Bahwa menurut Mahkamah Konstitusi, konstitusi tidak
memberikan suatu pembatasan bahwa seseorang tidak boleh menjadi anggota partai
poltik, bahkan pada saat yang bersamaan seseorang tidak boleh menjadi anggota
lebih dari satu partai politik. Oleh karena itu tidak ada kewajiban
konstitusional seseorang warga negara untuk pindah menjadi anggota partai
politik lain atau memilih salah satu partai politik karena menjadi anggota
partai politik lain.
Oleh
karenanya terdapat pertentangan antara pertimbangan Putusan Mahkamah Konstitusi
dengan penjelasan Menteri Dalam Negeri. Mengutip pendapat Sudikno, maka
penemuan hukum yang dilakukan oleh hakim lebih dinilai dan diakui memiliki
wibawa hukum.
Berdasarkan beberapa literatur
diantaranya pendapat Achmad Ali, SH, MH, metode penemuan hukum oleh hakim dalam
praktiknya dapat dibedakan atas 2 (dua) yakni :
a)
Metode
Penafsiran yakni metode penafsiran terhadap teks undang-undang dengan tetap
berpegang pada bunyi teks tersebut ; sedangkan
b)
Metode
Konstruksi yakni hakim mempergunakan penalaran logisnya untuk mengembangkan
lebih lanjut suatu teks undang-undang, dimana hakim tidak lagi berpegang pada
bunyi teks itu tetapi dengan syarat hakim tidak mengabaikan hukum sebagai suatu
sistem.
Jika kita melihat unsur dari penemuan
hukum yang dilakukan oleh Mahkamah Konsitusi tersebut adalah kepastian hukum,
keadilan dan manfaat dimana unsur tersebut memilki nilai peranan yang sama dan
saling mengisi.
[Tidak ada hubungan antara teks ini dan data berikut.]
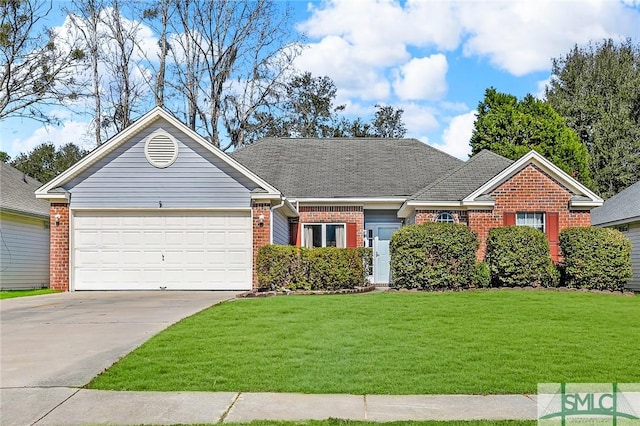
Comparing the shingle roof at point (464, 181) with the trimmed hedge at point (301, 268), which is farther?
the shingle roof at point (464, 181)

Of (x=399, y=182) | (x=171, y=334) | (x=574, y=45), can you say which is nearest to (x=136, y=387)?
(x=171, y=334)

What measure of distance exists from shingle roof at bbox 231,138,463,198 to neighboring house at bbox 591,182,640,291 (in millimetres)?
5871

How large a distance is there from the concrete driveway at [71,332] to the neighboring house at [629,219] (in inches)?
548

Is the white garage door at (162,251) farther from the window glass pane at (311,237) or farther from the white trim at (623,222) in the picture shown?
the white trim at (623,222)

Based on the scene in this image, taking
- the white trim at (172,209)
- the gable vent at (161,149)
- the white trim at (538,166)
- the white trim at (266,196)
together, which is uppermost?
the gable vent at (161,149)

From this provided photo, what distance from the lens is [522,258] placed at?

Dalam perkara a quo, maka
jelas terlihat pertimbangan Majelis Hakim yang memeriksa, mengadili dan
memutuskan perkara ini adalah untuk mengisi kekosongan hukum seandainya
terdapat pemberhentian anggota DPRD yang pindah partai dan tidak ada
penggantinya. Oleh karenanya terlebih dahulu memberikan kepastian hukum atas
celah yang ditinggalkan hukum itu sendiri. Dalam konteks penemuan hukum, maka
seorang hakim terlebih dahulu penafsiran hukum atas peraturan perundang-undangan tertulis baru
kemudian dilanjutkan dengan konstruksi hukum, namun adakalanya proses yang
dilakukan dapat terbalik.
Dalam konteks penemuan hukum oleh
Mahkamah Konstitusi dalam perkara a quo, maka penemuan hukum penting bagi hakim
karena dalam mengadili suatu perkara hakim lebih mementingkan fakta atau
peristiwa daripada hukumnya. Bagi Hakim, bunyi ketentuan hukum adalah hanyalah
alat, sedangkan fakta atau peristiwa lebih menentukan daripada ketentuan hukum[11].
Menurut Philipus M. Hadjon dan Tatiek
Sri Djamiati, penemuan hukum dilakukan melalui dua teknik, yaitu interprestasi
dan teknik konstruksi hukum yang mencakup : analogi, penghalusan atau penyempitan
hukum (rechtsvernijning) dan argumentum a contrario[12]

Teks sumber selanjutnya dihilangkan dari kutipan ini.